You can manage your blood pressure by following the DASH (Dietary Approaches to Stop Hypertension) eating plan, a flexible and balanced diet that can help you eat heart healthy for life.

How to Read Food Labels

Check the nutrition facts on packaged food and pay particular attention to:

  • Serving size and servings per container – This information is at the top of the food label.
  • Sodium – Remember the value here represents one serving size. Consider how a particular food will fit into your daily 2,000 mg limit. Low sodium is 140 mg or less per serving, and no sodium is less than 5 mg per serving.
  • Total fat and cholesterol – Choose foods that are low in fat — particularly saturated and trans fats — and cholesterol.
  • Percentage of daily value – Five percent of the daily value or less of a nutrient (such as sodium or fat) is considered low; 20 percent or more is high.

Tips to Reduce Salt

You’ll automatically lower your salt intake if you eat more fresh, unprocessed foods and plenty of fruits and vegetables.
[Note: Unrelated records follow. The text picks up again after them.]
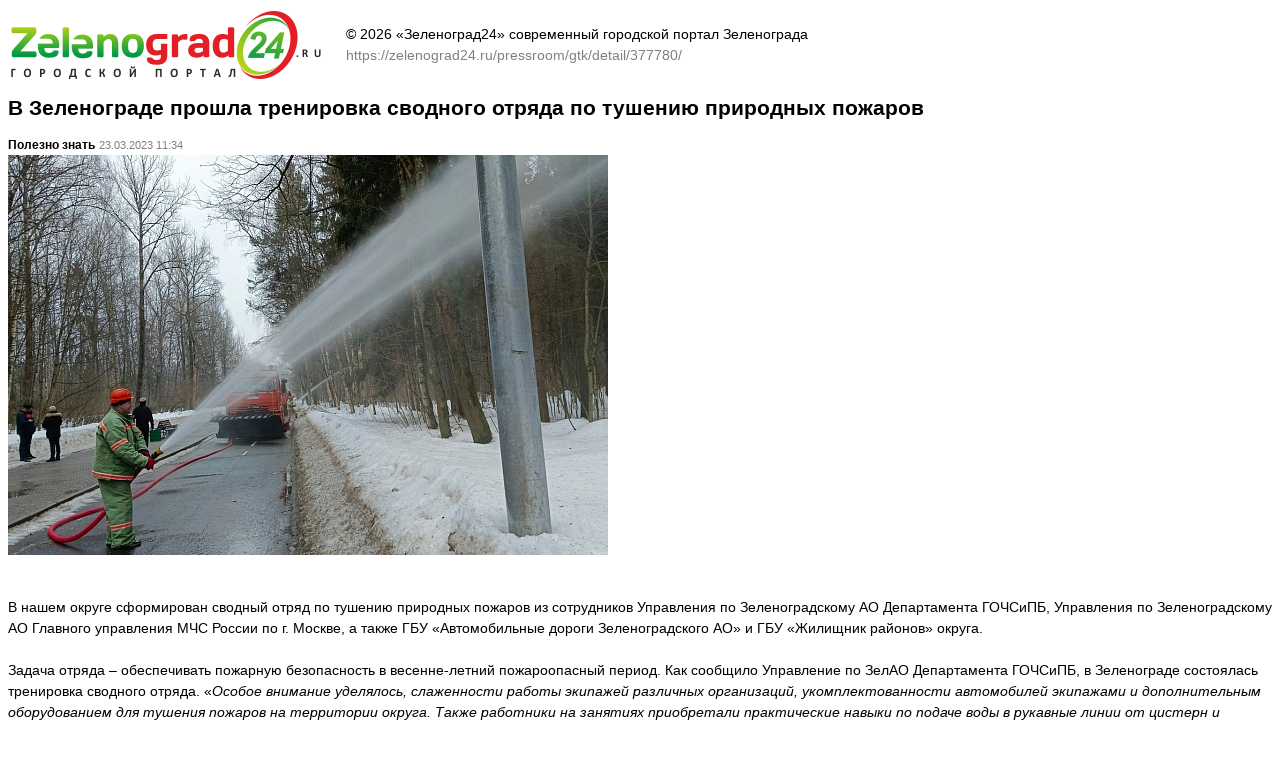

--- FILE ---
content_type: text/html; charset=UTF-8
request_url: https://zelenograd24.ru/pressroom/gtk/detail/377780/?print=Y
body_size: 1424
content:
        <html>
        <head>
            <title>В Зеленограде прошла тренировка сводного отряда по тушению природных пожаров - печать страницы</title>
            <script type="text/javascript" src="/js/jquery-latest.js"></script>
            <script>
                $(document).ready(function () {
                    window.print();
                });
            </script>
        </head>
        <body style="font: 14px/1.5em Arial,Helvetica;">
        <table>
            <tr>
                <td>
                    <img src="/images/logo.png"/>
                </td>
                <td>&nbsp;&nbsp;&nbsp;&nbsp;</td>
                <td style="font: 14px/1.5em Arial,Helvetica;">
                    &copy; 2026 &laquo;Зеленоград24&raquo; современный городской портал Зеленограда<br/>
                    <span style="color: gray;">https://zelenograd24.ru/pressroom/gtk/detail/377780/</span>
                </td>
            </tr>
        </table>
        <h1 style="font: bold 12px Arial;font-size: 1.5em;">В Зеленограде прошла тренировка сводного отряда по тушению природных пожаров</h1>
        <b style="font: bold 12px Arial,Helvetica;">Полезно знать</b>&nbsp;<span
                style="color: gray; font: 11px Tahoma,Arial,Helvetica;">23.03.2023 11:34</span><br/>
        <img src="/upload/iblock/301/3017b7dadd65937922028116a24e9642.jpg" border="0" alt="Фото МЧС Зеленограда" width="600" height="400" /><br/><br/>
        <b></b><br/>
        
<div>В нашем округе сформирован сводный отряд по тушению природных пожаров из сотрудников Управления по Зеленоградскому АО Департамента ГОЧСиПБ, Управления по Зеленоградскому АО Главного управления МЧС России по г. Москве, а также ГБУ &laquo;Автомобильные дороги Зеленоградского АО&raquo; и ГБУ «Жилищник районов» округа.</div>

<div>
  <br />
</div>

<div>Задача отряда &ndash; обеспечивать пожарную безопасность в весенне-летний пожароопасный период. Как сообщило Управление по ЗелАО Департамента ГОЧСиПБ, в Зеленограде состоялась тренировка сводного отряда. «<i>Особое внимание уделялось, слаженности работы экипажей различных организаций, укомплектованности автомобилей экипажами и дополнительным оборудованием для тушения пожаров на территории округа. Также работники на занятиях приобретали практические навыки по подаче воды в рукавные линии от цистерн и мотопомп</i>», – рассказал ведущий специалист Управления по Зеленоградскому АО Департамента ГОЧСиПБ Вадим Ивашков. Он подчеркнул, что такие тренировки очень важны, так как позволяют наладить совместную работу сотрудников различных ведомств по ликвидации пожаров.</div>
        <br/>
        <!--                <table>
                <tr>
                <td>
                    <img src="/images/news/i-g.png" />
                </td>
                <td>
                    <a onclick="window.print(); return false;" href="#" style="color: gray">
                    Печать
                    </a>
                </td>
                </tr>
            </table>-->
        </body>
        </html>
        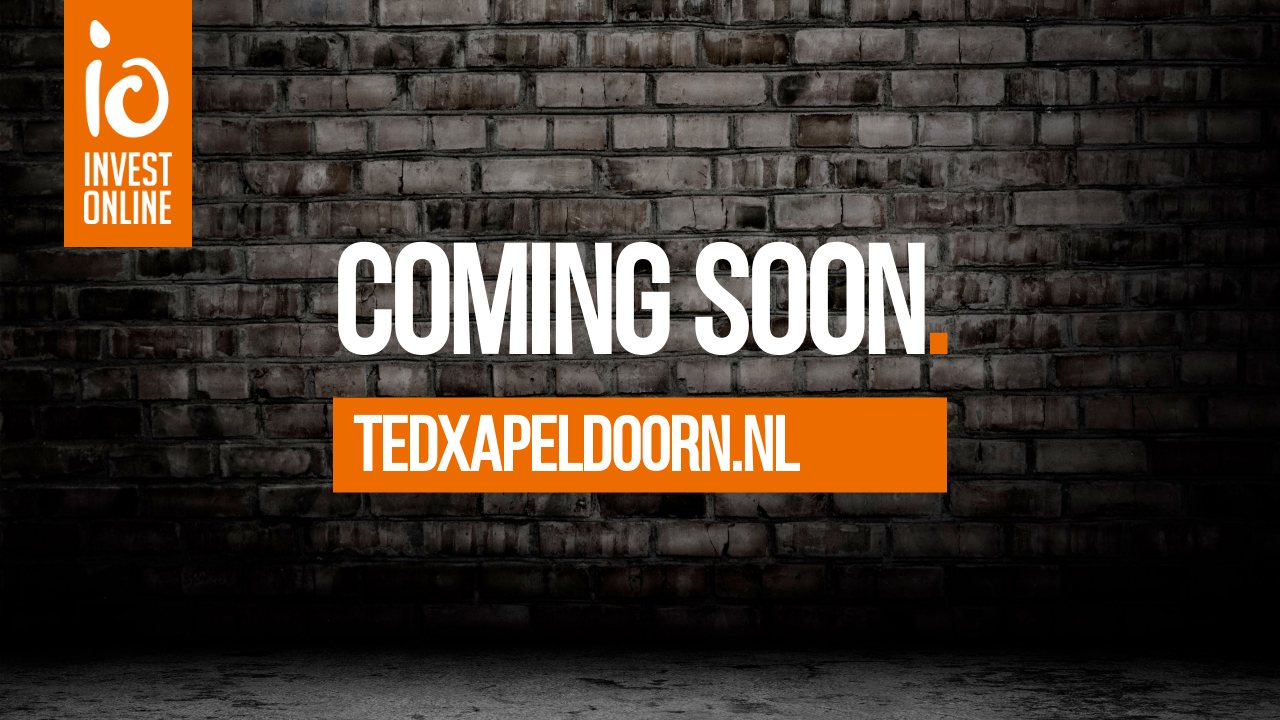

--- FILE ---
content_type: text/html; charset=UTF-8
request_url: http://tedxapeldoorn.nl/
body_size: 403
content:
<!doctype html>
<html class="no-js" lang="">
<head>
    <meta charset="utf-8">
    <meta http-equiv="X-UA-Compatible" content="IE=edge,chrome=1">
    <title>Coming soon</title>
    <meta name="Coming soon" content="">
    <meta name="viewport" content="width=device-width, initial-scale=1">
	<meta name="robots" content="noindex, nofollow">
    <link rel="stylesheet" href="assets/css/main.css">
</head>
<body>

<div class="container">
    <div class="logo">
        <img src="assets/img/io-invest-online.png" alt="Logo Invest Online"/>
    </div>
    <div class="wrapper">
        <h1 class="text">Coming soon<span>.</span></h1>
        <h2 class="site_url">tedxapeldoorn.nl</h2>
    </div>
</div> <!-- /container -->

</body>
</html>



--- FILE ---
content_type: text/css
request_url: http://tedxapeldoorn.nl/assets/css/main.css
body_size: 640
content:
@font-face {
    font-family: 'bebas_neue_regularregular';
    src: url('../fonts/bebasneue_regular-webfont.eot');
    src: url('../fonts/bebasneue_regular-webfont.eot?#iefix') format('embedded-opentype'),
    url('../fonts/bebasneue_regular-webfont.woff2') format('woff2'),
    url('../fonts/bebasneue_regular-webfont.woff') format('woff'),
    url('../fonts/bebasneue_regular-webfont.ttf') format('truetype'),
    url('../fonts/bebasneue_regular-webfont.svg#bebas_neue_regularregular') format('svg');
    font-weight: normal;
    font-style: normal;
}

html,
body {
    background-color: #000;
    width: 100%;
    height: 100%;
    padding: 0;
    margin: 0;
}

body {
    background-image: url("../img/io_background.jpg");
    background-repeat: no-repeat;
    background-size:cover;
    background-position: center center;

    font-family: bebas_neue_regularregular;
    color: #ffffff;
    line-height: 1;
}

* {
    box-sizing: border-box
}

.container {
    position: relative;
    width: 100%;
    height: 100%;
}

.wrapper {
    position: absolute;
    top: 50%;
    left: 50%;
    transform: translate(-50%, -50%);
}

.text {
    display: block;
    font-size: 150px;
    margin-top: 0;
    margin-bottom: 20px;
    white-space: nowrap;
}

@media (max-width: 700px) {
    .text {
        font-size: 75px;
    }
}

.text span {
    color: #ec6c00;
}

.site_url {
    display: inline-block;
    background-color: #ec6c00;
    font-size: 75px;
    padding: 10px 20px;
    margin-top: 0;
    margin-bottom: 0px;
    min-width: 100%;
    text-wrap: normal;
    word-break: break-all;
}

@media (max-width: 700px) {
    .site_url {
        font-size: 37px;
    }
}

.logo {
    margin-left: 5%;
    background-color: #ec6c00;
    display: inline-block;
    width: 10%;
    height: auto;
    text-align: center;
    padding: 20px;
    min-width: 100px;
    max-width: 180px;
    margin-bottom: 20px;
}

.logo img {
    max-width: 100%;
    max-height: 100%;
}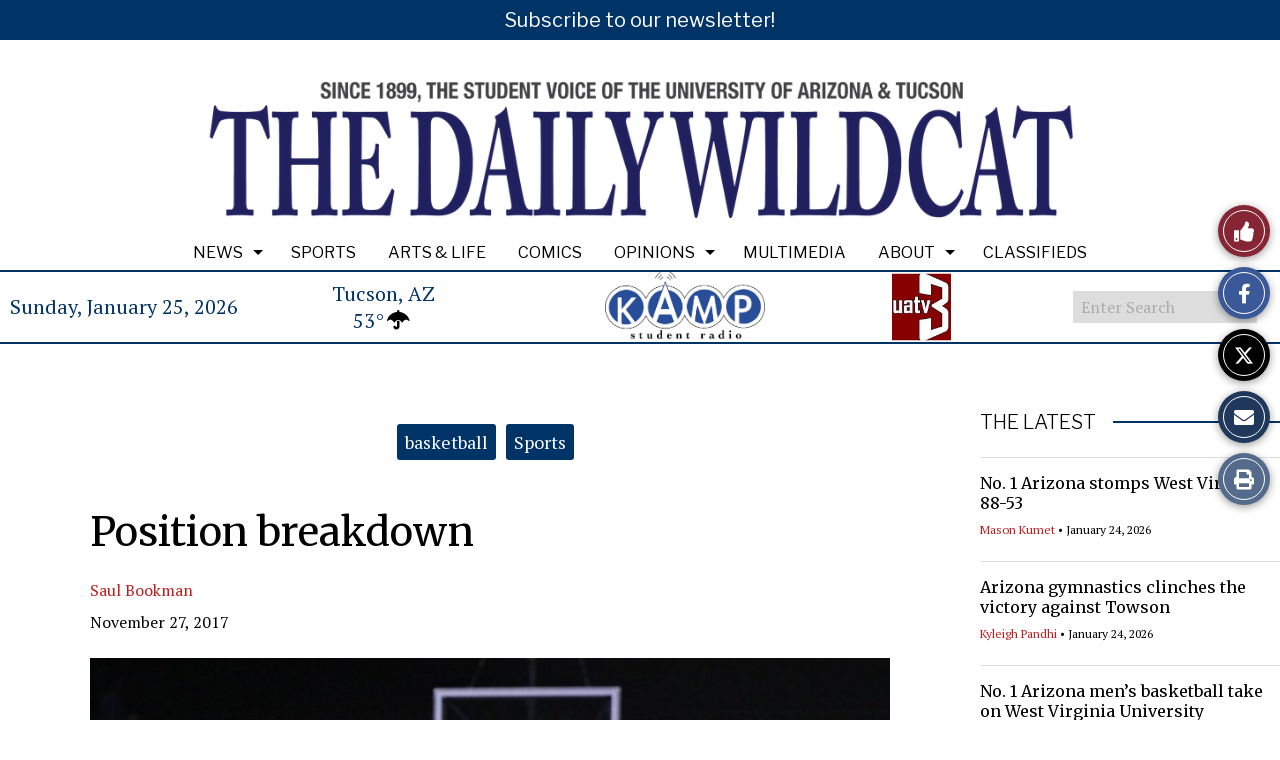

--- FILE ---
content_type: text/css
request_url: https://wildcat.arizona.edu/wp-content/plugins/sno-countdown/assets/style/sno-countdown-style.css?ver=1.0.1
body_size: 439
content:
.sno-countdown-inner {
    margin: auto;
    border-radius: 3px;
    margin-top: 5px;
}
.sno-countdown-header {
    width: 80%;
    margin: auto;
}
.sno-countdown-header-image {
    max-width: 100%;
    max-height: 200px;
}
.sno-countdown-message {
    text-align: center;
    font-size: 7px;
}
.sno-countdown {
    display: flex;
    justify-content: center;
    flex-direction: row;
    flex-wrap: wrap;
}
.sno-countdown-container {
    padding-bottom: 25px;
    display: grid;
    grid-template-columns: repeat(auto-fit, minmax(120px, 1fr));
    max-width: 100%;
    gap: 15px;
}
@-moz-document url-prefix() {
    .sno-countdown-container {
        min-width: 80%;
    }
}
.sno-countdown-component-numbers {
    display: grid;
    grid-template-columns: repeat(2, 1fr);
}
.sno-countdown-component {
    text-align: center;
}
.sno-countdown-component-header {
    font-size: 20px;
    padding-top: 5px;
    padding-bottom: 5px;
    text-align: center;
    font-weight: bold;
}
.sno-countdown-title {
    font-size: 28px;
    padding-top: 25px;
    text-align: center;
    font-weight: bold;
    line-height: 1.1em;
    display: flex;
    flex-wrap: wrap;
    justify-content: center;
    padding: 10px 10px;
}
.sno-countdown-component-number {
    font-size: 40px;
    line-height: 1.2em;
    box-shadow: rgba(50, 50, 93, 0.25) 0px 6px 12px -2px, rgba(0, 0, 0, 0.3) 0px 3px 7px -3px;
    float: left;
    margin: 3px;
    padding: 10px 0px;
}
.sno-countdown-complete {
    display: none;
    width: 100%;
    text-align: center;
    padding: 60px 0;
    font-size: 28px;
}
.sno-countdown-mode-dark .sno-countdown-inner {
    background-color: #2c2c2c;
}
.sno-countdown-mode-dark .sno-countdown-complete {
    color: #fff;
    font-size: 28px;
}
.sno-countdown-mode-dark .sno-countdown-component-number {
    color: #fff;
    border: 1px solid #fff;
    background-color: #202020;
}
.sno-countdown-mode-dark .sno-countdown-title {
    color: #fff;
}
.sno-countdown-mode-dark .sno-countdown-component-header {
    color: #fff;
    font-size: 20px;
    line-height: 1.2em;
}
.sno-countdown-mode-light .sno-countdown-inner {
    background-color: #efecec;
    border: 1px solid #000;
}
.sno-countdown-mode-light .sno-countdown-title {
    color: #282828;
}
.sno-countdown-mode-light .sno-countdown-complete {
    color: #282828;
    font-size: 25px;
}
.sno-countdown-mode-light .sno-countdown-component-number {
    color: #282828;
    background-color: #f2f2f2;
    border: 1px solid #282828;
}
.sno-countdown-mode-light .sno-countdown-component-header {
    color: #282828;
    font-size: 20px;
}
.sno-countdown-align-left {
    float: left;
    padding-right: 20px;
    padding-bottom: 20px;
    width: 50%;
}
.sno-countdown-align-right {
    float: right;
    padding-left: 20px;
    padding-bottom: 20px;
    width: 50%;
}
.sno-countdown-notice {
    border: 1px solid #bee5eb;
    color: #0c5460;
    background: #d1ecf1;
    font-size: 16px;
    line-height: 24px;
    padding: 15px;
    border-radius: 5px;
    text-align: left;
}
.sno-countdown-notice-private {
    font-size: 12px;
    line-height: 18px;
    margin-top: 10px;
    border-top: 1px solid #bee5eb;
    padding-top: 10px;
}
In addition, you can:

  • Season food with fresh herbs and spices, vinegars and lemon juice rather than salt.
  • Rinse canned foods to remove salty liquid or choose low-sodium options.
  • Choose oil and vinegar for salads, rather than prepared dressings. If a restaurant doesn’t offer oil and vinegar, ask for dressing on the side so you can limit the quantity.
  • Look for sodium-free and reduced-sodium versions of packaged foods.

 

Learn more about how to reduce salt in your diet with a free consultation with a nutritionist at our Health Library & Resource Center. And, because high blood pressure is a significant concern for the Chinese community, we offer culturally sensitive services through our Chinese Health Initiative.

Foods to Avoid

Stay away from processed foods, which often have a lot of salt. Try to avoid:

  • Fast food – Pizza, tacos, burritos, cheeseburgers, fries and fried chicken.
  • Packaged meats and cheeses – Ham, bacon, corned beef, hot dogs, sausage, salt pork and cottage cheese.
  • Canned foods and condiments – Pickles, sauces, dips, salad dressings, soups and broths.
  • Prepared and convenience foods – Frozen meals, foods that contain soy sauce or are marinated, smoked or cooked in broth.